The Growing MCP Ecosystem
Since its introduction, MCP has gained significant traction across the industry. Anthropic maintains pre-built MCP servers for popular enterprise systems including Google Drive for file access and management, Slack for messaging and channel operations, GitHub for repository and issue tracking, PostgreSQL for database operations, Puppeteer for web automation, and Brave Search for web search capabilities.
The adoption has been remarkably swift. Major AI companies and tool providers are actively integrating MCP into their products. Microsoft has shown particular interest, with teams across VS Code, Semantic Kernel, and other developer tools exploring MCP integration. The protocol’s open nature and Anthropic’s active development of reference implementations suggest it could become the de facto standard for LLM tool integration.
Security Considerations
MCP’s power comes with security responsibilities. Since MCP servers can access sensitive data and perform actions on behalf of users, proper security practices are essential. You’ll need to implement robust authentication for MCP server access, carefully validate all tool inputs to prevent injection attacks, and follow least-privilege principles when granting capabilities to MCP servers. Comprehensive logging and monitoring of MCP tool usage is also crucial for security auditing and compliance.

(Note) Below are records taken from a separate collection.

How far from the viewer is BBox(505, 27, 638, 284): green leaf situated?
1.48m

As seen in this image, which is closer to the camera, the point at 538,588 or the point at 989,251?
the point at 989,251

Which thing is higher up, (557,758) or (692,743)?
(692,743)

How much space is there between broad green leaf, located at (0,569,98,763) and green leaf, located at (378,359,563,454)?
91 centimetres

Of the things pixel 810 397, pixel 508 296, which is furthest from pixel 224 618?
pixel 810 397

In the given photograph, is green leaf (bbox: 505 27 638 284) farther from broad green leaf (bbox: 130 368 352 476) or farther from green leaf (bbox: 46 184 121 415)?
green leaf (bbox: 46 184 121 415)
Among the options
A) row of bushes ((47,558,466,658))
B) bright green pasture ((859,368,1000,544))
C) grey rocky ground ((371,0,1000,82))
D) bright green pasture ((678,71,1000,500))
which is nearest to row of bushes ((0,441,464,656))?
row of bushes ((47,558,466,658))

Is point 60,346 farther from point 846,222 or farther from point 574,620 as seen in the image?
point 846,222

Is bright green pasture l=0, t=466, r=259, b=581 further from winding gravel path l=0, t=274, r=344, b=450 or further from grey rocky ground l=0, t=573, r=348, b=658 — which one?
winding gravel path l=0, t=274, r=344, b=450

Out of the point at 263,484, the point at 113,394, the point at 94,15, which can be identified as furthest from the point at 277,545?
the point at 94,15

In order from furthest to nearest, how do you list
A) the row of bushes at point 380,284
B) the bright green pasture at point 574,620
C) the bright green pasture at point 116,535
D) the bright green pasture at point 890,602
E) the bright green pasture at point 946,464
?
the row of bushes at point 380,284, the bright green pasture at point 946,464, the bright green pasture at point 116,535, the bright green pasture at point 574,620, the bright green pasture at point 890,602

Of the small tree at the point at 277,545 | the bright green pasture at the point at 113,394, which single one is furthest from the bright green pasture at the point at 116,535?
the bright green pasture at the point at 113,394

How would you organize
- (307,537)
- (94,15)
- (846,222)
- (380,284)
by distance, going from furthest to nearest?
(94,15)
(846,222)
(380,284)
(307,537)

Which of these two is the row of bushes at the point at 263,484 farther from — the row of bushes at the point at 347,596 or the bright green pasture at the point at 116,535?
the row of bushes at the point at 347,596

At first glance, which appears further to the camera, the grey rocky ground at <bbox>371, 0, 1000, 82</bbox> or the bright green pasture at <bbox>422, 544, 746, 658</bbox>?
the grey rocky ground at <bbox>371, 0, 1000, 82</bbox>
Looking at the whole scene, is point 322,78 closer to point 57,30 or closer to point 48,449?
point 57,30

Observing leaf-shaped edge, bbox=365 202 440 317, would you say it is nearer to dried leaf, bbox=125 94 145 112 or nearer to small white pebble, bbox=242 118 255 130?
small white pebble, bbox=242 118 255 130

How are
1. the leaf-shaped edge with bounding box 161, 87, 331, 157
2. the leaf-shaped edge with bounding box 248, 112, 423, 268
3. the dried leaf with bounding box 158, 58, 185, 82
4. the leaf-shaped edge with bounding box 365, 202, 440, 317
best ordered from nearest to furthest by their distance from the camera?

Recent security research has highlighted potential vulnerabilities in MCP implementations, making these security considerations crucial for production deployments. The distributed nature of MCP means you’re essentially creating a network of services that can perform actions on behalf of users, so the security implications should be carefully considered from the start.
The Trade-offs
MCP adds architectural complexity in exchange for flexibility and reusability. For a simple application with a few custom tools, the direct approach we showed earlier is often the right choice. But as your AI ecosystem grows, MCP’s benefits of modularity, reusability, and standardization become increasingly valuable.
Think of it like the difference between writing all your code in one file versus organizing it into modules and libraries. Both approaches work, but the modular approach scales better as your system grows.
The key is to start simple with direct tool integration, then migrate to MCP when you hit the limitations that MCP solves.